Mi hermano pegó un pelotazo imposible de atajar y la pelota entró por el ángulo derecho imaginario del arco, metiéndose por la ventana de casa que estaba entreabierta. Lo que no se salvó fue el florero que había adornado las mesas de tres generaciones. La antigua pieza de cristal había pasado de madre a hija hasta llegar a las manos de mi madre, a la que casi le agarra un ataque al sentir la explosión y desintegración del objeto sobre el suelo. La inmensa cantidad de fragmentos de cristal pertenecientes al florero, yacían desparramados sobre la alfombra y desde ellos comenzaron a emerger pequeños espíritus traslúcidos —casi invisibles a la vista— con la forma original de su antigua función. Nosotros veíamos desde el patio cómo los espectros del florero se elevaban hacia el cielo mientras mi mamá, entre llantos y gritos, hacía un esfuerzo inútil por atrapar los minúsculos fantasmitas.

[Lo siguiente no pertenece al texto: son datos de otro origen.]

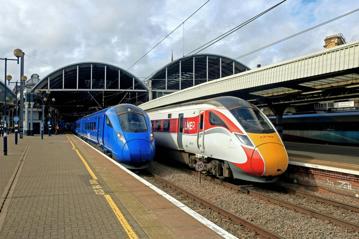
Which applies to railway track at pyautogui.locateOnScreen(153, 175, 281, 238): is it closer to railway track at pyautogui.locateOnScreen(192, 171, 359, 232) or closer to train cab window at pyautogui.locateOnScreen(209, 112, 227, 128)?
railway track at pyautogui.locateOnScreen(192, 171, 359, 232)

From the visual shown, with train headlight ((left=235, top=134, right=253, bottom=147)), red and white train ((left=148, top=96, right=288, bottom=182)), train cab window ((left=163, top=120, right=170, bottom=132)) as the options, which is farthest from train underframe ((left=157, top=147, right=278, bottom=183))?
train cab window ((left=163, top=120, right=170, bottom=132))

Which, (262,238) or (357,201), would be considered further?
(357,201)

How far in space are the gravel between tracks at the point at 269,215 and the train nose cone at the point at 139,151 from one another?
243cm

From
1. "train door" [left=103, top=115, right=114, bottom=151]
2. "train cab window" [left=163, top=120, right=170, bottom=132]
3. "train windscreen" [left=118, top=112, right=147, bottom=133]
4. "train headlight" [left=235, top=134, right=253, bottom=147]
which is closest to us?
→ "train headlight" [left=235, top=134, right=253, bottom=147]

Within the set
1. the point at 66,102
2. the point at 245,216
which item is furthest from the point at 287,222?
the point at 66,102

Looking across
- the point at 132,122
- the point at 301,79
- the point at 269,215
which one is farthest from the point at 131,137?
the point at 269,215

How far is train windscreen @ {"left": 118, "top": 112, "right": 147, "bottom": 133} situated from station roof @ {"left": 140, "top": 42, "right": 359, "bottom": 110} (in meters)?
5.81

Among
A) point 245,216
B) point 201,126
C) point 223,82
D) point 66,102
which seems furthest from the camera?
point 66,102

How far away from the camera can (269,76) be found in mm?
17391

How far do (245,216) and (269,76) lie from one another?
9515 millimetres

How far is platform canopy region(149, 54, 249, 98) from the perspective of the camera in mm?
56375

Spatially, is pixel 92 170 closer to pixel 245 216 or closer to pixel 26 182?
pixel 26 182

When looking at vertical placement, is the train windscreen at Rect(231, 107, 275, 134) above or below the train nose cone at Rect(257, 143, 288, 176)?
above

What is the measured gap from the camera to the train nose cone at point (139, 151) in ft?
50.4
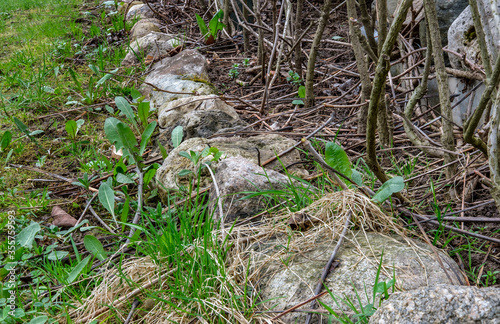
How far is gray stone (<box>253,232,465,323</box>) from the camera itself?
58.1 inches

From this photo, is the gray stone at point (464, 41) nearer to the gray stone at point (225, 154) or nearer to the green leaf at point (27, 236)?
the gray stone at point (225, 154)

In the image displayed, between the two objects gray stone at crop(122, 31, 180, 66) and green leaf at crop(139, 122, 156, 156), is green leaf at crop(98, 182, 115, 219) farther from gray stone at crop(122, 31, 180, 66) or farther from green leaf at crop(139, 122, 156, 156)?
gray stone at crop(122, 31, 180, 66)

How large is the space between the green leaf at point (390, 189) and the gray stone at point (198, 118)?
157 centimetres

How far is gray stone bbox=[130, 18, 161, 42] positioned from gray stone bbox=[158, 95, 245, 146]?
2487 millimetres

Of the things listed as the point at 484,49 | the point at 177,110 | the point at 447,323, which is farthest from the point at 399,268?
the point at 177,110

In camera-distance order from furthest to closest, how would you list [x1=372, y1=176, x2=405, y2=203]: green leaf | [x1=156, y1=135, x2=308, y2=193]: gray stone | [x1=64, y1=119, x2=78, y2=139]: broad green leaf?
[x1=64, y1=119, x2=78, y2=139]: broad green leaf → [x1=156, y1=135, x2=308, y2=193]: gray stone → [x1=372, y1=176, x2=405, y2=203]: green leaf

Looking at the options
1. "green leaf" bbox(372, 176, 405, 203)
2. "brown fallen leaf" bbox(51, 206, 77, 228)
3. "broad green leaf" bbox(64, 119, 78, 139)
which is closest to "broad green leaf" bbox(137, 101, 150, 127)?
"broad green leaf" bbox(64, 119, 78, 139)

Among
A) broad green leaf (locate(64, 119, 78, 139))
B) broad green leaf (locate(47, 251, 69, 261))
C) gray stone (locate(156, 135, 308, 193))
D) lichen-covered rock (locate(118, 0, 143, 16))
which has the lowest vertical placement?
broad green leaf (locate(47, 251, 69, 261))

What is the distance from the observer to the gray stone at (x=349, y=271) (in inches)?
58.1

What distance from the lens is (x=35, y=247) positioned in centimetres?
217

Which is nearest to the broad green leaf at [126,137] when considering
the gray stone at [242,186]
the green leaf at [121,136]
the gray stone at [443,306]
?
the green leaf at [121,136]

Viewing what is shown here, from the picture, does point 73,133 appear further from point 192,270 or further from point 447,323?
point 447,323

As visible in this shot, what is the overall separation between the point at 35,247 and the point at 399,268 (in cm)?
185

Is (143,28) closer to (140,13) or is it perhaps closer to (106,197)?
(140,13)
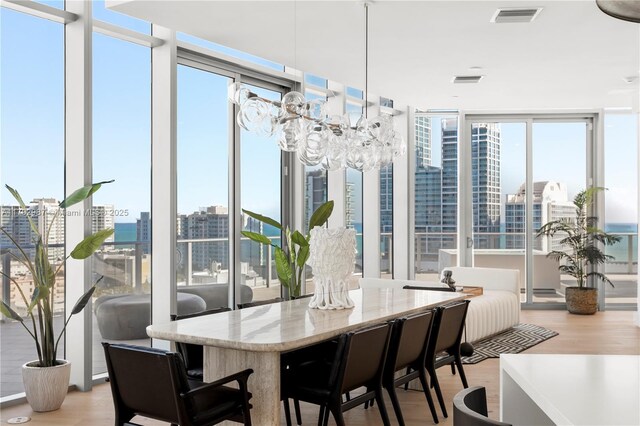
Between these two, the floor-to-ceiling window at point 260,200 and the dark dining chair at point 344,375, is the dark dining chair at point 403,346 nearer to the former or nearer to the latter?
the dark dining chair at point 344,375

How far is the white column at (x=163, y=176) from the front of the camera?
19.0 feet

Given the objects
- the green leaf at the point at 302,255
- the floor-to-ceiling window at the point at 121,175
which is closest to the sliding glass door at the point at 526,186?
the green leaf at the point at 302,255

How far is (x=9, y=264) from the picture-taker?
488 cm

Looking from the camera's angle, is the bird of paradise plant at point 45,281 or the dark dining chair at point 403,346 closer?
the dark dining chair at point 403,346

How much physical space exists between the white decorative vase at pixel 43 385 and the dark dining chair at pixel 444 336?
2586 mm

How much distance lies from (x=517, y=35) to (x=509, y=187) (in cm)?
496

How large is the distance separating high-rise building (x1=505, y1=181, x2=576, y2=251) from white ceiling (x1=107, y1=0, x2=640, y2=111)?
7.46 feet

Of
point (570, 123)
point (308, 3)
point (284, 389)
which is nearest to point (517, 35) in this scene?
point (308, 3)

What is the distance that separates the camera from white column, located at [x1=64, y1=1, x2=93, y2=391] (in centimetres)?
509

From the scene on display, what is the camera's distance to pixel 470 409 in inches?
76.8

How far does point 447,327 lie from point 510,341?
2.98 meters

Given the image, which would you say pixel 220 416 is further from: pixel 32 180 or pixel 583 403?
pixel 32 180

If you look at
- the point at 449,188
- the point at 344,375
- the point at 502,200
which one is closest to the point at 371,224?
the point at 449,188

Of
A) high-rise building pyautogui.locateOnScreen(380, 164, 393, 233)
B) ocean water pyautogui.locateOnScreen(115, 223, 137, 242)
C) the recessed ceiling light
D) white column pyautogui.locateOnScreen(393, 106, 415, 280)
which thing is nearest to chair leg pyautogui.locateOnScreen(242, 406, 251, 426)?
ocean water pyautogui.locateOnScreen(115, 223, 137, 242)
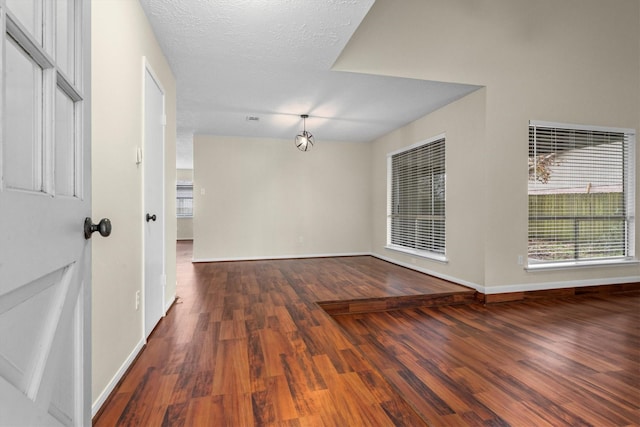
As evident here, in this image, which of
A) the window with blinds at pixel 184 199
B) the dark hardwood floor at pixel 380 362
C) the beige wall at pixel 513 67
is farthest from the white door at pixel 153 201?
the window with blinds at pixel 184 199

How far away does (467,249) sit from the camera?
387cm

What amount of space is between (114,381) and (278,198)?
15.0 ft

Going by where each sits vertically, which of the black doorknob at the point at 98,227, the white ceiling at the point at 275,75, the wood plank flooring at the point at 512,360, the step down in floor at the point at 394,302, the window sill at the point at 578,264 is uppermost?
the white ceiling at the point at 275,75

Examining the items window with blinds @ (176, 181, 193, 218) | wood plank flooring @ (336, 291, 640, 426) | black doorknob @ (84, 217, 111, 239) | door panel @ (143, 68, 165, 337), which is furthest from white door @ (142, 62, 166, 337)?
window with blinds @ (176, 181, 193, 218)

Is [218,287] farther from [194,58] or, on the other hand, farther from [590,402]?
[590,402]

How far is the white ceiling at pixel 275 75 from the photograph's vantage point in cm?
230

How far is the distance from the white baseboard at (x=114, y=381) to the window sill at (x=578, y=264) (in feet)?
13.6

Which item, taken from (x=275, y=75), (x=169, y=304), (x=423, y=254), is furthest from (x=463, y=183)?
(x=169, y=304)

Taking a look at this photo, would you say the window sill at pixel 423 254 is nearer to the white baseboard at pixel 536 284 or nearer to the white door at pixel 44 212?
the white baseboard at pixel 536 284

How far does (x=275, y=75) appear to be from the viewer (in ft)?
10.7

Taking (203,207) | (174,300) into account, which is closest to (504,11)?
(174,300)

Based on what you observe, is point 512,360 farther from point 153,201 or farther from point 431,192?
point 153,201

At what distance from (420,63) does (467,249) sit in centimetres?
229

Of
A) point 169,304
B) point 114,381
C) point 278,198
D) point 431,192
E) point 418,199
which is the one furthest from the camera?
point 278,198
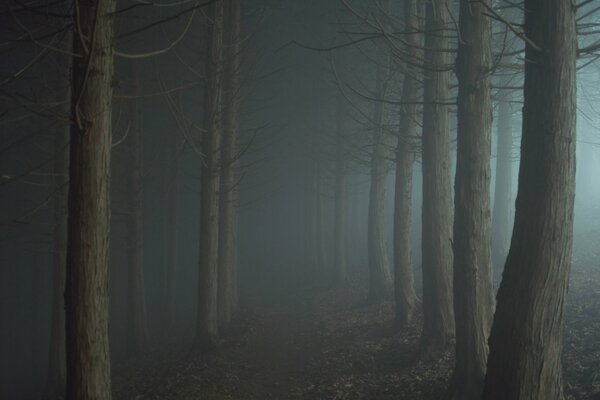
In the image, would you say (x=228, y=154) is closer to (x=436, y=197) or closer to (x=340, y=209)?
(x=436, y=197)

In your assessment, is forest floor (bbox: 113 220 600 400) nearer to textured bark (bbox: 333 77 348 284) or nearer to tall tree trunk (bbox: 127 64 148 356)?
tall tree trunk (bbox: 127 64 148 356)

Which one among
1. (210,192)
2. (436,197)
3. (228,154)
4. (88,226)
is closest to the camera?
(88,226)

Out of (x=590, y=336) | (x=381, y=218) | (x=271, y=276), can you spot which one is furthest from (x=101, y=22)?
(x=271, y=276)

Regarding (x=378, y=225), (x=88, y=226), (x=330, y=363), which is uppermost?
(x=88, y=226)

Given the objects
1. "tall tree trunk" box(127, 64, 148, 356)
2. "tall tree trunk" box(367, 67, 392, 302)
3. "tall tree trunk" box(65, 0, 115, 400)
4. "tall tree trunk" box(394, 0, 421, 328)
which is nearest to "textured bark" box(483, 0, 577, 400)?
"tall tree trunk" box(65, 0, 115, 400)

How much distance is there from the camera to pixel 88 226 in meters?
4.84

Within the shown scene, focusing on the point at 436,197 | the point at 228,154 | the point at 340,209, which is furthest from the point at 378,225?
the point at 436,197

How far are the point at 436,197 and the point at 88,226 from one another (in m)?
6.54

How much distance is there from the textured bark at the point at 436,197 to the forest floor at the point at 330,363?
1031 millimetres

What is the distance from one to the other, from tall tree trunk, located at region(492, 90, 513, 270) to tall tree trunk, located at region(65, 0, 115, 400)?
13.7 metres

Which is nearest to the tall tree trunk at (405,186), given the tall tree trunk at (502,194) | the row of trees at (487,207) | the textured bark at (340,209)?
the row of trees at (487,207)

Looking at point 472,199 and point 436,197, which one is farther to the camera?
point 436,197

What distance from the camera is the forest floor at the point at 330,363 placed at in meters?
7.32

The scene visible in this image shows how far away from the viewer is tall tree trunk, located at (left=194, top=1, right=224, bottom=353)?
Result: 10.9 m
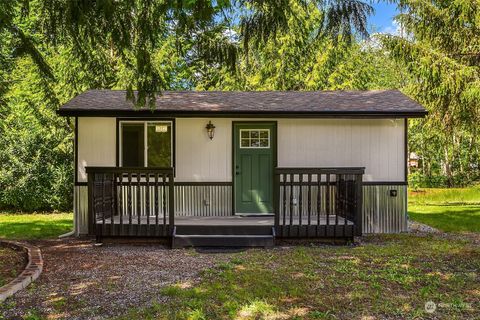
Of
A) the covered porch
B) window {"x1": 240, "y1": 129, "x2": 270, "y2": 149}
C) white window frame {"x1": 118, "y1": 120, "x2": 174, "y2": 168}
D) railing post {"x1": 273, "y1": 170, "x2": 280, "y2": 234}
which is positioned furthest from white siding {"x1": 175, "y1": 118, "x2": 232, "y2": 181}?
railing post {"x1": 273, "y1": 170, "x2": 280, "y2": 234}

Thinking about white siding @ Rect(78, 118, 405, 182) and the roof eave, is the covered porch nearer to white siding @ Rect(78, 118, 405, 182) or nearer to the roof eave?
white siding @ Rect(78, 118, 405, 182)

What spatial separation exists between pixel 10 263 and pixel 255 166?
4456 mm

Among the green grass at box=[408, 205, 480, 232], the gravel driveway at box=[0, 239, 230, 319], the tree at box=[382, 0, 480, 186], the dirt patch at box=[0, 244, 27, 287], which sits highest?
the tree at box=[382, 0, 480, 186]

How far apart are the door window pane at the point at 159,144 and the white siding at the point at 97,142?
67cm

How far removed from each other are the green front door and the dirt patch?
3841 millimetres

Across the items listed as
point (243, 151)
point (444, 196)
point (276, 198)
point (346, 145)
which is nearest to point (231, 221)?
point (276, 198)

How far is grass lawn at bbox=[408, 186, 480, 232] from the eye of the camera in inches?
356

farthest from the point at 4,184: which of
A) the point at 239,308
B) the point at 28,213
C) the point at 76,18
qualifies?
the point at 239,308

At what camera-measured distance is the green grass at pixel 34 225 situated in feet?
26.5

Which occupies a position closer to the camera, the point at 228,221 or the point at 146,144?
the point at 228,221

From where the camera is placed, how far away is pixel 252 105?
325 inches

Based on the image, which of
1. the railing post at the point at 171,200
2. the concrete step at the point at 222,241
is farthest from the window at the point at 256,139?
the concrete step at the point at 222,241

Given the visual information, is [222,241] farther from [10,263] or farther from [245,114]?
[10,263]

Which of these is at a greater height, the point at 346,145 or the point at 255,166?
the point at 346,145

El trueque de los desesperados

Después de varios meses disfrutando de sus besos, caricias y abrazos, ella rompió su corazón apartándolo de su vida y él, con la esaza esperanza que le quedaba en el bolsillo, decidió recuperarla. Probó con flores, bombones, alhajas y cartas de amor pero nada dio resultado. Desesperado y con la soga al cuello, su alma le pareció un precio bastante justo para volver a disfrutar del amor de su vida. El diablo se encargó de redactar el contrato. Ahora, habiendo alcanzado su sueño, caminando de la mano con su amor recuperado y gozando además de los favores económicos que puede otorgar el infierno, espera temeroso el momento en que las brasas abracen su cuerpo. Incapaz de disfrutar de los pocos años que le quedan de vida, teme por su futuro y despierta por las noches, bañado en sudor, con la imagen de su socio recibiéndolo en las puertas del infierno.

Un combustible de vida

El alcohol en exceso, además de alejarlo de su familia, había afectado su pulso y avejentado su rostro. A todos lados llevaba su petaca de whisky. Era el combustible que necesitaba y por lo tanto no podía arriesgarse a salir a la calle sin él. Lo llevaba dentro del bolsillo interior derecho de su saco para tenerlo a tiro y cuando sentía que se le terminaban las fuerzas para seguir caminando, recargaba el cansado organismo. Su mano reaccionaba de memoria y se dirigía mecánicamente hacia la ancha botella de acero inoxidable que contenía el líquido capaz de lograr la combustión interna necesaria para mantener el paso. La derecha desenroscaba, la izquierda inclinaba el pico y la castigada garganta parecía cicatrizar ante el firme caminar de Johnnie Walker. En los últimos años de su vida, no podía avanzar ni cincuenta metros sin desenroscar. Falleció en una esquina, al pinchársele el tanque.